The average income in a certain region in 2013 was $\$ 77,000$ per person per year. Suppose the standard deviation is $\$ 32,000$ and the distribution is right-skewed. Suppose we take a random sample of 100 residents of the region.
a. Is the sample size large enough to use the Central Limit Theorem for means? Explain.
b. What are the mean and standard error of the sampling distribution?
c. What is the probability that the sample mean will be more than $\$ 3,200$ away from the population mean?
A. Yes, it is large enough because the population standard deviation of 32,000 is larger than the sample size of 100 .
B. No, it is not large enough because the sample size of 100 is less than 250.
C. No, it is not large enough because the sample size of 100 is not greater than $10 \%$ of the population.
D. Yes, it is large enough because the sample size of 100 is greater than 25.
b. The mean is $\$ 77000$ and the standard error is $\$ 3200$.
(Type integers or decimals. Do not round.)
c. The probability is $\square$.
(Round to four decimal places as needed.)

Step 1 ：The problem asks whether the sample size is large enough to use the Central Limit Theorem for means. The Central Limit Theorem states that if the sample size is large enough (usually n > 30), the sampling distribution of the mean will be approximately normally distributed, regardless of the shape of the population distribution. In this case, the sample size is 100, which is greater than 30. Therefore, the sample size is large enough to use the Central Limit Theorem for means. The final answer for this part is \(\boxed{\text{D. Yes, it is large enough because the sample size of 100 is greater than 25.}}\)

Step 2 ：The problem also asks for the mean and standard error of the sampling distribution. The mean of the sampling distribution is equal to the population mean, which is \$77000. The standard error of the sampling distribution is equal to the population standard deviation divided by the square root of the sample size.

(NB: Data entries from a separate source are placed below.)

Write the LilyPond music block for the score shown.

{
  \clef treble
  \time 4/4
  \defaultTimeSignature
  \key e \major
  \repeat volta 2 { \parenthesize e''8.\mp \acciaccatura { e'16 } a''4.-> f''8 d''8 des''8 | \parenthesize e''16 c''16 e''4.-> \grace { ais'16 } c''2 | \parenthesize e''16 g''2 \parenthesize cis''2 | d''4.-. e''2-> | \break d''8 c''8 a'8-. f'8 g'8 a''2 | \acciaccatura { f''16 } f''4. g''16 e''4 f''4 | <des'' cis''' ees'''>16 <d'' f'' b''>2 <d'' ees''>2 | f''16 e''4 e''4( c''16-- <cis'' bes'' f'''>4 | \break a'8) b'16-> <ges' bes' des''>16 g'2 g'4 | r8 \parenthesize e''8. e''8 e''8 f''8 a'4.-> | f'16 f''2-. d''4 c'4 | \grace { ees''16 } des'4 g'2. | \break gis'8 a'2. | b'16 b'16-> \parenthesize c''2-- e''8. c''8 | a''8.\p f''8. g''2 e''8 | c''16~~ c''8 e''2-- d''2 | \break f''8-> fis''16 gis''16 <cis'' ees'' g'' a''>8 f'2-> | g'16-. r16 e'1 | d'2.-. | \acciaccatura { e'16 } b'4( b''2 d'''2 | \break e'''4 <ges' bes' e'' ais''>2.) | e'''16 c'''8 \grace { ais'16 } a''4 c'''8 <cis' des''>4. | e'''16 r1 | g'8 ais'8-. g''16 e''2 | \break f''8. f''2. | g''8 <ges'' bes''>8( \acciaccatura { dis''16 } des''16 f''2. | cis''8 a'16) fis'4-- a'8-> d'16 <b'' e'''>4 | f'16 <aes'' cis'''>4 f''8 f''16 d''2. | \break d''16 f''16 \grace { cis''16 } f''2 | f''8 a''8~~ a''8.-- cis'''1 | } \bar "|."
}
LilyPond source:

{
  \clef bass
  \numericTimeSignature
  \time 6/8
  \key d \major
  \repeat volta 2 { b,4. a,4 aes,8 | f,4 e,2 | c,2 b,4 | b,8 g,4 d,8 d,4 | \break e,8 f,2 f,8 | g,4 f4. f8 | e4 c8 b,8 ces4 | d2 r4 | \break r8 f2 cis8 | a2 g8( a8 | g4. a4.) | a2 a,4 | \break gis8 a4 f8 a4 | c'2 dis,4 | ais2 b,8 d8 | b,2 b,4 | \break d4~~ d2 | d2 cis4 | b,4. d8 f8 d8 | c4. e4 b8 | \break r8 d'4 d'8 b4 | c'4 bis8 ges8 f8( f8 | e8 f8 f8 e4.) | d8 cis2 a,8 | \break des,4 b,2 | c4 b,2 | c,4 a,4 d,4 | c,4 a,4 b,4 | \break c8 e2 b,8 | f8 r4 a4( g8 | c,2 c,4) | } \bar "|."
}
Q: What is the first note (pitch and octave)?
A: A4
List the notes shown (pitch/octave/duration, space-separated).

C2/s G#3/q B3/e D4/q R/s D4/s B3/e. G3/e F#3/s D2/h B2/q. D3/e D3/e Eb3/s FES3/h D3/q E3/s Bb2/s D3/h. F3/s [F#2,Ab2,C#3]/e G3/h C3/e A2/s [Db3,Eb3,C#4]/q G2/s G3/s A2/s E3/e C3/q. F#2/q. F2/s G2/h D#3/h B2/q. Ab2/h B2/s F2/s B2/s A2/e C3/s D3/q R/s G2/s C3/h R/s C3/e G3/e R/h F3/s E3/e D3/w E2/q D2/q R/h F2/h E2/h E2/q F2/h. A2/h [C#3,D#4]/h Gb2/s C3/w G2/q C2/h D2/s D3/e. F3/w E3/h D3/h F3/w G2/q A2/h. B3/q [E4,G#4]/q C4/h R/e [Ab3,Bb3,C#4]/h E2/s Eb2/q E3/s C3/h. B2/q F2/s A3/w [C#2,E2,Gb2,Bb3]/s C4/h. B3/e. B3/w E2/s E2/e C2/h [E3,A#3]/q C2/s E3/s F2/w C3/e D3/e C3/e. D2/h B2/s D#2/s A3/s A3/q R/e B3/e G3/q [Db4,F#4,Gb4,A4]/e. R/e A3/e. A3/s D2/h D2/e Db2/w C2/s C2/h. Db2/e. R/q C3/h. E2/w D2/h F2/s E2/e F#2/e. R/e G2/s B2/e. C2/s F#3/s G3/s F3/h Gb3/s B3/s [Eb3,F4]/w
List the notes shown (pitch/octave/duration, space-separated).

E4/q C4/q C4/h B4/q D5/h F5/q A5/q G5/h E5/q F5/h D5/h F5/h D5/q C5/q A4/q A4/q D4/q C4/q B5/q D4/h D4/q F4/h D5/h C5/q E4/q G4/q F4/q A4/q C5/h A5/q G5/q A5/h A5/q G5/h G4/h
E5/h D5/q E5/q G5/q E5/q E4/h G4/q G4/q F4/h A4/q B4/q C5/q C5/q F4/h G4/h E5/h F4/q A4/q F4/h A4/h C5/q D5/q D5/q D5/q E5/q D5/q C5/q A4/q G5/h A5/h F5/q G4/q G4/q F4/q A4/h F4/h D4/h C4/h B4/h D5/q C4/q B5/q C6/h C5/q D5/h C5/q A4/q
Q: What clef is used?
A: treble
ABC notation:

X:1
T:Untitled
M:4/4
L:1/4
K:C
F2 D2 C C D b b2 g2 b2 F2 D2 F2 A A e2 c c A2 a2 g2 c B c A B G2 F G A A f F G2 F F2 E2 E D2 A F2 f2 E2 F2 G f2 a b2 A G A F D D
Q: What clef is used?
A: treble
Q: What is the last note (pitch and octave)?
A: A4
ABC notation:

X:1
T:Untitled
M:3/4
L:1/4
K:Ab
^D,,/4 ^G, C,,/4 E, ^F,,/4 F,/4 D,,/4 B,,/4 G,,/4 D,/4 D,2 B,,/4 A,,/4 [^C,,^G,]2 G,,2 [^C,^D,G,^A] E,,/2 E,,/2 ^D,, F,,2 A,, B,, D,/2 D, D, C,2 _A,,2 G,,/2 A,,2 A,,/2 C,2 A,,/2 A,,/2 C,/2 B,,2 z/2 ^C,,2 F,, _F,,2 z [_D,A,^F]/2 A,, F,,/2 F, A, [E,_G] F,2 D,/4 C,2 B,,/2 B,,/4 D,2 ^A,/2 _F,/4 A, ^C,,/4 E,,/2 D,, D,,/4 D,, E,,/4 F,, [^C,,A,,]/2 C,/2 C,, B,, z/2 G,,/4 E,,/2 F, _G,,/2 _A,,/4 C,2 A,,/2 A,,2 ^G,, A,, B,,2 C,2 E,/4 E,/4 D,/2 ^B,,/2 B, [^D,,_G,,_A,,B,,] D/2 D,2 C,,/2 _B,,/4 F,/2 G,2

In this case, the standard error is \$32000 divided by the square root of 100, which is \$3200. Therefore, the mean is \$77000 and the standard error is \$3200.

Step 3 ：The problem also asks for the probability that the sample mean will be more than \$3200 away from the population mean. This is equivalent to finding the probability that the sample mean is either less than \$77000 - \$3200 = \$73800 or more than \$77000 + \$3200 = \$80200. To find this probability, we would need to use the standard normal distribution table or a calculator with a normal distribution function. However, the problem does not provide enough information to calculate this probability.